Temos pois países que para manterem o consumo baixam os juros, emitem moeda e dívida pública de forma cada vez mais temerária, para não dizer suicida (EUA, Reino Unido), e temos um país (Japão) que, numa lógica igualmente suicida, baixa sistematicamente o valor da sua moeda e as taxas de juros do banco central como forma de manter a máquina das exportações a funcionar, seja pela criação de dinheiro a custo zero, reservado embora exclusivamente às elites financeiras do país, seja pela exportação de capital a custo zero para o estrangeiro, onde os rendimentos de capital são muito mais elevados, desencadeando por esta via não apenas o necessário alimento à deslocalização das suas empresas, mas também a destruição da concorrência industrial nos países onde desembarcam, e a corrupção daqueles que trocam o silêncio pelo aproveitamento especulativo monumental deste estratagema fraudulento (e contra todas as normas do comércio justo internacional.)

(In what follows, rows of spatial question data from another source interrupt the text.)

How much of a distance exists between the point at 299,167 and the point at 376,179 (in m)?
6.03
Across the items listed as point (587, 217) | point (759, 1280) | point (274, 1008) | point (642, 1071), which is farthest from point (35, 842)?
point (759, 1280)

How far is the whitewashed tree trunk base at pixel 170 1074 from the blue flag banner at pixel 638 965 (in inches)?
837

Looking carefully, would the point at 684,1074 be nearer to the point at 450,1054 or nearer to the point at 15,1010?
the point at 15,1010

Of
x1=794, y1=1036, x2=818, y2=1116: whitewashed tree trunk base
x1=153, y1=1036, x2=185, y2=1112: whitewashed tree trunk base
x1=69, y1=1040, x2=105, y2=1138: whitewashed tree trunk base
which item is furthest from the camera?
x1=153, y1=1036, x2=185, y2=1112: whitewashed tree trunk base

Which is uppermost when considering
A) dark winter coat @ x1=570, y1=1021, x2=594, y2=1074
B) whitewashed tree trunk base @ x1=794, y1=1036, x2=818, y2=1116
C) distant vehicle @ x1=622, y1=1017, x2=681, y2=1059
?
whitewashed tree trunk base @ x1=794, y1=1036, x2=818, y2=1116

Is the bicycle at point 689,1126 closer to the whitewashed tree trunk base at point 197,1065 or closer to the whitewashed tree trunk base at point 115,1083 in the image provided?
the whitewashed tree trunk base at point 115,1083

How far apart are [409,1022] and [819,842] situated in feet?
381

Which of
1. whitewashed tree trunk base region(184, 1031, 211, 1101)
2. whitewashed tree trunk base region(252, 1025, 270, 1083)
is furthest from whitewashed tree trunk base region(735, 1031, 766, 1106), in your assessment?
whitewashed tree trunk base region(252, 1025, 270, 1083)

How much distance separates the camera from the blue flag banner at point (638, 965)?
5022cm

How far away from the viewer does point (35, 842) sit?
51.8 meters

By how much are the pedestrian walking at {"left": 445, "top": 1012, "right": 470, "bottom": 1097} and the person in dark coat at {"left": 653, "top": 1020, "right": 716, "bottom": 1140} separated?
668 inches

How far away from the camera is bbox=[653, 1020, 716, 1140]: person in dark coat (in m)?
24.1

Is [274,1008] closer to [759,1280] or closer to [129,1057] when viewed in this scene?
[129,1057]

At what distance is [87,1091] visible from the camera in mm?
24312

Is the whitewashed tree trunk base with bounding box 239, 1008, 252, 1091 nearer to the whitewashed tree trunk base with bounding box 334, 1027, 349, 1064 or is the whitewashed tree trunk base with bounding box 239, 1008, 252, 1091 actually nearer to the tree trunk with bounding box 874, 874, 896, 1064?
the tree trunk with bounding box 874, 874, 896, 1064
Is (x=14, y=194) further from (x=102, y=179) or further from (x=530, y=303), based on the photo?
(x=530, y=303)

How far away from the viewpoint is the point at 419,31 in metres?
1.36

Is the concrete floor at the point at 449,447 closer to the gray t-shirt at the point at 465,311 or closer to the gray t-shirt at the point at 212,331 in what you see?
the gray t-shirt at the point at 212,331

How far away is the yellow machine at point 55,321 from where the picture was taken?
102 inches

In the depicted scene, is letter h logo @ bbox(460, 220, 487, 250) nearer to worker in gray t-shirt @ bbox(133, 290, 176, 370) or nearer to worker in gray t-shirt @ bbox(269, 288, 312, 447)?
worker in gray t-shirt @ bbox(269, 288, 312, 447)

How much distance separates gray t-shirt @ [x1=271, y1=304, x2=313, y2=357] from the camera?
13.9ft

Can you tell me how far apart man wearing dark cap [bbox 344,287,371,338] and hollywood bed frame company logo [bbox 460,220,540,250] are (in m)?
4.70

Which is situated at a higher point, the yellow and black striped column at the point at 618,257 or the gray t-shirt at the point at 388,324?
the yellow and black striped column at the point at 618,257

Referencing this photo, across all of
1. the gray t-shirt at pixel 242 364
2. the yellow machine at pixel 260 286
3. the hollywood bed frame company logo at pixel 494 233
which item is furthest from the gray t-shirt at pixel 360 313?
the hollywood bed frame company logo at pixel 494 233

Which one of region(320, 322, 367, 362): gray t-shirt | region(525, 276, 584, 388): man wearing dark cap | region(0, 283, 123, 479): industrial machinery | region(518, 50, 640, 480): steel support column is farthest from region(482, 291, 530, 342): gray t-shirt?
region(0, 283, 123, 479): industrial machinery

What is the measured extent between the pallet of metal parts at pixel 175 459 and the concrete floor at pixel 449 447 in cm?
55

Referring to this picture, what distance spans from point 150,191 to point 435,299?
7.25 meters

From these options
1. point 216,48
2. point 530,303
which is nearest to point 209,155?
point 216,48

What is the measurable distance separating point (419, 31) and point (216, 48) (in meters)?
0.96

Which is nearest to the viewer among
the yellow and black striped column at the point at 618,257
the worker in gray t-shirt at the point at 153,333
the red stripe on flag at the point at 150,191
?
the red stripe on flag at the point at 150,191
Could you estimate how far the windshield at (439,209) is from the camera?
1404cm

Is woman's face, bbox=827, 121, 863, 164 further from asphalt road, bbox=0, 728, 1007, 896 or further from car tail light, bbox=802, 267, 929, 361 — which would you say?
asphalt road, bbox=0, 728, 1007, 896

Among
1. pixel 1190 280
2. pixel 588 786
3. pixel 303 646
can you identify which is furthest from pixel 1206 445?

“There is a pernicious agenda at work in setting interest rates near zero while boosting money supply and deficit spending to create inflation. By robbing savers of any return on their savings and sparking “sustainable, orderly” inflation of around 4%, central banks are in effect transferring 4% from the owners of cash to reduce the debt of the central bank/State by this same amount every year. In a decade of this monetary scheme, savers’ wealth will be reduced by roughly 50% while the debt created by the central bank/State will decline by 50%.” — An Unconventional Guide to Investing in Troubled Times by Charles Hugh Smith (2011)
As pressões sobre o BCE para embaratecer o euro, com o pretexto falacioso de que uma tal política aumentará as exportações europeias, esquecendo que o maior exportador mundial é a União Europeia, e que depois do segundo lugar, ocupado pela China, vem a forte Alemanha, e que boa parte das exportações ocorrem dentro da Europa, não passa da demagogia de quem não faz o trabalho de casa, preguiça e vive do populismo partidário que grassa como um cancro por esta Europa fora.
As pressões para levar a União Europeia pelos caminhos suicidas do facilitismo financeiro (Quantitative Easing) servem apenas para manter as empresas protegidas e os gangsters da especulação bolsista no topo da obstrução à resolução da crise sistémica em que estamos metidos. A Europa precisa de entrar num processo radical de adaptação às condições da pós-globalização especulativa, e para isso não pode continuar a alimentar a inércia burocrática e as situações de privilégio absurdas que ainda persistem entre as elites europeias e entre as corrompidas burocracias partidárias e corporações — empresariais, profissionais e sindicais.
O primeiro passo desta metamorfose necessária é começar por reconhecer que o mundo mudou e que vai mudar ainda mais dramaticamente nas próximas décadas, evitando cair nos lugares comuns do maniqueísmo. Há causas objectivas da actual crise sistémica, cujo factores subjectivos, embora importantes, e frequentemente escandalosos, não são os mais decisivos. Daí a necessidade de caminharmos para a criação rápida de novos quadros analíticos e de diálogo social que permitam perceber o que nos trouxe até este impasse, abrindo depois caminho para correcções e soluções realmente adequadas a um mundo mais pequeno embora com gente a mais, envelhecido e à beira de uma ruptura histórica do padrão de recursos a que, pelo menos uma parte da humanidade, se habituou ao longo dos últimos duzentos anos.